Macrophage MMP10 Regulates TLR7-Mediated Tolerance.

Using an in vivo model of tolerance to TLR7-induced skin inflammation, we found a critical role for macrophage-derived MMP10 in mediating immune hypo-responsiveness. Cutaneous exposure to Imiquimod (IMQ), a TLR7 agonist, induced acute expression of pro-inflammatory factors (IL1ß, IL6, CXCL1) and neutrophil influx equally in both wildtype and Mmp10-/- mice. However, whereas subsequent exposure (11 and 12 days later) to IMQ led to marked abrogation of pro-inflammatory factor expression in wildtype mice, Mmp10-/- mice responded similarly as they did to the first application.
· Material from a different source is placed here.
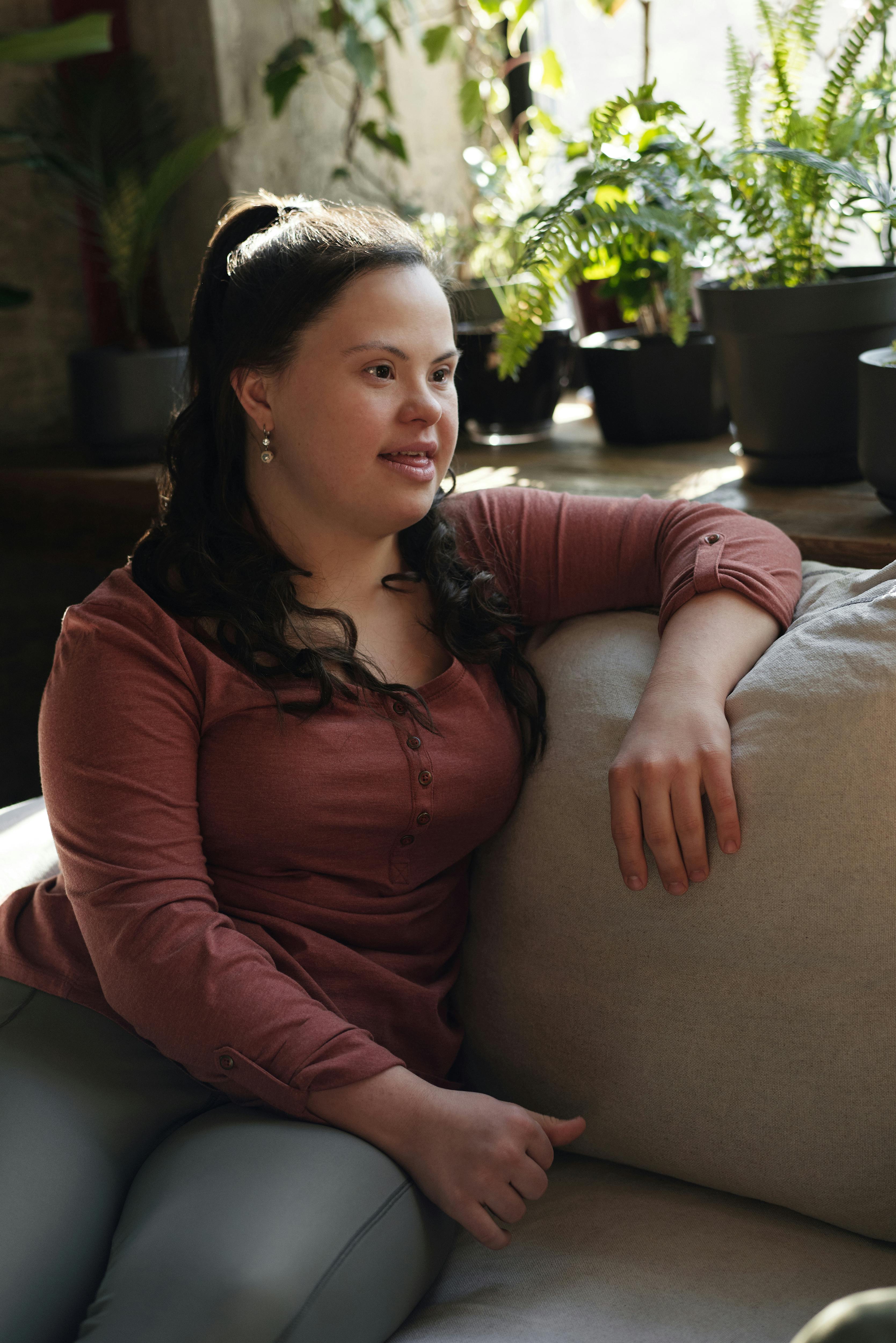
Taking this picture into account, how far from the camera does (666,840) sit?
95 cm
In addition, the second exposure led to increased expression of negative regulators of TLR signaling (TNFAIP3, IRAK3) and immunosuppressive cytokines (IL10, TGFß1) in wildtype mice but not in Mmp10-/- mice. In vitro studies demonstrated that prior exposure of IMQ to bone marrow-derived macrophages (BMDM) made wildtype cells refractory to subsequent stimulation but did not for Mmp10-/- macrophages. These findings expand the critical roles MMP10 plays in controlling macrophage activation to indicate that the development of immune tolerance to TLR7 ligand is dependent on this macrophage-derived proteinase.
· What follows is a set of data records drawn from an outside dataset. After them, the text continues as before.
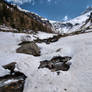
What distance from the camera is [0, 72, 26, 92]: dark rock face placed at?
497 cm

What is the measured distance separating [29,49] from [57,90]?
5.76 m

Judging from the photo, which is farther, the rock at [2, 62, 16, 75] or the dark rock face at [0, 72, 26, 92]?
the rock at [2, 62, 16, 75]

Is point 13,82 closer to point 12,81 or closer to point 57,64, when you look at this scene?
point 12,81

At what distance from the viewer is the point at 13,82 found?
535 cm

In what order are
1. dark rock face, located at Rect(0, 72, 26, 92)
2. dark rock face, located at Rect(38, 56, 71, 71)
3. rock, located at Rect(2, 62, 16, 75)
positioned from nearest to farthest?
dark rock face, located at Rect(0, 72, 26, 92) → rock, located at Rect(2, 62, 16, 75) → dark rock face, located at Rect(38, 56, 71, 71)

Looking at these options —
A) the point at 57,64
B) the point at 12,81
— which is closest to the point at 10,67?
the point at 12,81

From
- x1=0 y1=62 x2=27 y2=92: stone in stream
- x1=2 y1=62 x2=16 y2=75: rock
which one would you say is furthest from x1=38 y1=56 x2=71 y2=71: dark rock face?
x1=2 y1=62 x2=16 y2=75: rock

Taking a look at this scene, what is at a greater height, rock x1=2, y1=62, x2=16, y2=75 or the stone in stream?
rock x1=2, y1=62, x2=16, y2=75

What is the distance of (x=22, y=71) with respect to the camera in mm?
6363

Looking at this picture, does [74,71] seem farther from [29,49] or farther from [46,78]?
[29,49]

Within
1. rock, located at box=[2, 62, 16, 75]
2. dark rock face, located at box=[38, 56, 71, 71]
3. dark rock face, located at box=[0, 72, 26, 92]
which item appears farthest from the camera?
dark rock face, located at box=[38, 56, 71, 71]

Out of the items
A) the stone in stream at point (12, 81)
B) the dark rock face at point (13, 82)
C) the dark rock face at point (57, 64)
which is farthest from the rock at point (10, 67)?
the dark rock face at point (57, 64)

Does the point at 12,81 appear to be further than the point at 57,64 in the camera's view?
No

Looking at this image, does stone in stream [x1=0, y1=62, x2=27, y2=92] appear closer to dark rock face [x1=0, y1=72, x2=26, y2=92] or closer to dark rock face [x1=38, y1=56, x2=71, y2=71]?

Matrix metalloproteinase-10 deficiency delays atherosclerosis progression and plaque calcification.

BACKGROUND AND AIMS: Matrix metalloproteinases (MMPs) have been implicated in atherosclerosis and vascular calcification. Among them, we reported that MMP10 is present in human atheroma, associated with atherosclerosis. However, it remains unclear whether MMP10 is involved in atherogenesis and vascular calcification. METHODS: MMP10 was measured in serum from patients with subclinical atherosclerosis and analyzed in carotid endarterectomies by immunostaining. ApoE-deficient mice (Apoe-/-) were crossed to MMP10-deficient (Mmp10-/-) mice and followed up to 20 months. Plaque area and composition were assessed by histology and immunohistochemistry. Inflammatory markers were measured in atherosclerotic plaques by RT-qPCR, and leukocyte subpopulations were analyzed by flow cytometry. In vitro calcification assays were performed in aortic vascular smooth muscle cells (VSMC). RESULTS: MMP10 serum levels were associated with coronary calcification in subjects with subclinical atherosclerosis. Immunostaining revealed MMP10 expression in human atheromas, spatially associated with calcification areas, and complicated plaques released higher amounts of MMP10 than non-diseased segments. Interestingly, vascular MMP10 expression was confined to the atherosclerotic lesion in Apoe-/- mice, and Apoe-/-Mmp10-/- showed a substantial reduction in atherosclerotic lesion size, macrophage content and plaque calcification. Reduced local and systemic inflammatory markers could be demonstrated in Apoe-/-Mmp10-/- by gene expression and flow cytometry analysis. Calcium phosphate deposition and vascular calcification markers were downregulated in VSMC from Apoe-/-Mmp10-/- mice. CONCLUSIONS: Delayed plaque progression and altered cellular composition in the absence of MMP10 suggests that MMP10 plays a role in atherosclerosis, favoring inflammation, development and complication of the plaque.